YOKOHAMA — Ireland qualified in second place in Group E for a spot in the Round of 16 — where it will meet the winner of Group B — after a 3-0 win over Saudi Arabia in Yokohama on Tuesday night.

Goals from Robbie Keane, Gary Breen and Damien Duff sealed the victory for Ireland to give it five points from the group, leapfrogging Cameroon, which lost 2-0 to Germany.

Ireland coach Mick McCarthy exclaimed: “The lads were brilliant. We settled down in the second half. We were a bit nervous in the first.”

McCarthy had resisted the opportunity to start with big striker Niall Quinn, who had given the Germans a few headaches as a second-half substitute in their 1-1 draw June 5, instead keeping faith in the same starting lineup used in that game.

While Ireland entered the game in desperate need of a win to ensure qualification into the Round of 16, Saudi Arabia was playing for pride, having already been eliminated from the competition after losses to Germany and Cameroon.

The first half was a fairly dull affair with few chances generated from either team, although Saudi Arabia showed the more enterprise particularly after conceding the opening goal.
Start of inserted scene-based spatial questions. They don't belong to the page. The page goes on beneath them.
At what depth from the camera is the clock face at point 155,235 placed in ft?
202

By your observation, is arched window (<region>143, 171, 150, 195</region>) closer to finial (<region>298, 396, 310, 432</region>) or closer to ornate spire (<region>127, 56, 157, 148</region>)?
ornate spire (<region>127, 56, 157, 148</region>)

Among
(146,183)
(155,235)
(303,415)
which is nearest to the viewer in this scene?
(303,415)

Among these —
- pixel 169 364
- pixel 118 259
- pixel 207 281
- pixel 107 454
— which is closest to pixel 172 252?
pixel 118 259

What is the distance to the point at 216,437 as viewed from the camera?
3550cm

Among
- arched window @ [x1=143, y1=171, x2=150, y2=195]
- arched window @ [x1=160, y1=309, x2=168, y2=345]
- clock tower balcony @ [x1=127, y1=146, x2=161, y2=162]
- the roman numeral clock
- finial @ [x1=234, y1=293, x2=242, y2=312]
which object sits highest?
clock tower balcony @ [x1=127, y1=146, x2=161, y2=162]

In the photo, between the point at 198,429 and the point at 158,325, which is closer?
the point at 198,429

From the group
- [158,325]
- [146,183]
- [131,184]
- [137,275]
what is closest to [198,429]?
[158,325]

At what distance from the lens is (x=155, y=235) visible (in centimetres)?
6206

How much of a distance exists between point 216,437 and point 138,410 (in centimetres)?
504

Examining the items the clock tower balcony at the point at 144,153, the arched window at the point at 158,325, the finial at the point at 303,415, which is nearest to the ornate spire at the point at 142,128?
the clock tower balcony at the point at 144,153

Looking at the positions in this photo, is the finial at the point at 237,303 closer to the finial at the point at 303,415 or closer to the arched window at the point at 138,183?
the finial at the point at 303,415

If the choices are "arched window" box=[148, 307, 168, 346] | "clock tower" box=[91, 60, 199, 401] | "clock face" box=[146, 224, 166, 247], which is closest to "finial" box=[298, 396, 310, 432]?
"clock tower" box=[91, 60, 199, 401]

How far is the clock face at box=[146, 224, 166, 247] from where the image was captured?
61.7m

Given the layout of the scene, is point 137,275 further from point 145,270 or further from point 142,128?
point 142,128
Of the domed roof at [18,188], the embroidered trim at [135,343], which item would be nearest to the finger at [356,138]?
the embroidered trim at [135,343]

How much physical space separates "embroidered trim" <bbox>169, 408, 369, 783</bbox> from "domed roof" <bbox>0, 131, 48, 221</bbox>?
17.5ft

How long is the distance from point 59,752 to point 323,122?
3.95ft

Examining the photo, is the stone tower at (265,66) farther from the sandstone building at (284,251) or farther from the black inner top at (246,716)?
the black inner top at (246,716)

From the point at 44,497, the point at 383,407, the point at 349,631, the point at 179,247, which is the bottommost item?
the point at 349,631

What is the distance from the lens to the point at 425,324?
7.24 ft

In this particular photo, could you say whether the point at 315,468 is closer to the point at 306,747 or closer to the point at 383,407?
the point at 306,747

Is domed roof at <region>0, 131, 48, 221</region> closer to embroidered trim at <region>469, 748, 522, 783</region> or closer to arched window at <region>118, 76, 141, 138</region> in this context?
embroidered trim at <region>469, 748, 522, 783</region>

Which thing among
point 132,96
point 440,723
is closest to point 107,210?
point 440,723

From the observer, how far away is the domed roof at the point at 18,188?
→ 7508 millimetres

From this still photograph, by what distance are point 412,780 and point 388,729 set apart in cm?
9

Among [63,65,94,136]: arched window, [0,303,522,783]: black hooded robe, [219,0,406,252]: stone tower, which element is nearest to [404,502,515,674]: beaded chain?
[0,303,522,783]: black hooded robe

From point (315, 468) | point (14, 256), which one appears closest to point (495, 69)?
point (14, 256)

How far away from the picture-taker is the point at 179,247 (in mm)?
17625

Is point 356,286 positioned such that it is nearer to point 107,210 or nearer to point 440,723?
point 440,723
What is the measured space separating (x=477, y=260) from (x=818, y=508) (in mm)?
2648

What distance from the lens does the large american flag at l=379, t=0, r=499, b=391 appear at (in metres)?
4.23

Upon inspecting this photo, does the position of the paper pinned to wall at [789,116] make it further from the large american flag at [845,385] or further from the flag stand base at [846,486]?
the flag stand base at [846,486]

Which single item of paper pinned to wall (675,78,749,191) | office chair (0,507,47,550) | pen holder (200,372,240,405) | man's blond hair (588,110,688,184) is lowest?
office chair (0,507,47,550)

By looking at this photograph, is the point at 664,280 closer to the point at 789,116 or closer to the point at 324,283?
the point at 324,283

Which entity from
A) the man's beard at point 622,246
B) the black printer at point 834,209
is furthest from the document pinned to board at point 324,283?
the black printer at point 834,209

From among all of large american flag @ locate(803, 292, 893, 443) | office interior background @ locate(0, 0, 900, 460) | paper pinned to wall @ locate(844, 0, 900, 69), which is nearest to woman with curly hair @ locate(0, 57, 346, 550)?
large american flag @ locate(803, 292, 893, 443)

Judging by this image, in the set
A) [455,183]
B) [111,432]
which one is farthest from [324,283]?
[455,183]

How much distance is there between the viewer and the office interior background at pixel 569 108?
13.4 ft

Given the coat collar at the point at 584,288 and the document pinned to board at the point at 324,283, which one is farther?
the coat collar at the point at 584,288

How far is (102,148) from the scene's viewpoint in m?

In the seventh minute, Ireland captain Steve Staunton sent over an inch-perfect cross to the right wing where Gary Kelly was waiting. Kelly in turn hooked the ball into the penalty area for Keane who, continuing his hot goalscoring form after netting a late equalizer against Germany, cracked home a beautiful first-time volley that Saudi ‘keeper Mohammed Al Deayea could only get a hand on. Keane duly performed his post-goalscoring ritual with a double somersault to the delight of the raucous Irish fans.

Saudi Arabia must have felt that it was about to be swept away with the typhoon swirling around the stadium, particularly as this was the same way in which it had started its humiliating 8-0 defeat to the Germans.

But, just as the typhoon disappeared so did any further threat to the Saudi goal, as the Saudi Arabians pushed forward hoping to catch the Irish napping. Much to the annoyance of McCarthy, it almost did so. With five minutes remaining in the half, Mohammed Al Jahani broke down the right flank, surging into the box unchallenged before hitting a right foot drive that required a fine save from Newcastle ‘keeper Shay Given.

With Germany leading Cameroon 1-0 at halftime one would have thought that McCarthy would have opted for a more defensive approach to protect his team’s position. Instead he brought on striker Quinn for defender Ian Harte, perhaps to add more balance to the side.

In the 62nd minute a free-kick from Staunton was met with a volley from the outside boot of Breen and Ireland was 2-0 up, scoring a second goal in a match for the first time in its World Cup history. The goal seemed to settle the team and virtually knocked the stuffing out of the hapless Saudis.

Ireland almost got a third a minute later when Quinn volleyed over after a cross from Kelly from the right.

The final blow to the Saudis came with three minutes to go and made for an embarrassing finish to a tournament it would prefer to forget. Hardworking Duff got a deserved goal after having found space down the left. He drove a fierce shot straight at Al Deayea who somehow managed to fumble the ball into his own net when he could have blocked it with literally any other part of his anatomy.

McCarthy may have known a thing about the Saudis having himself coached the team until February 1996. Since that time, however, Saudi Arabia has made no less than eight coaching changes. One wonders how long current coach Nasser Al Johar has left.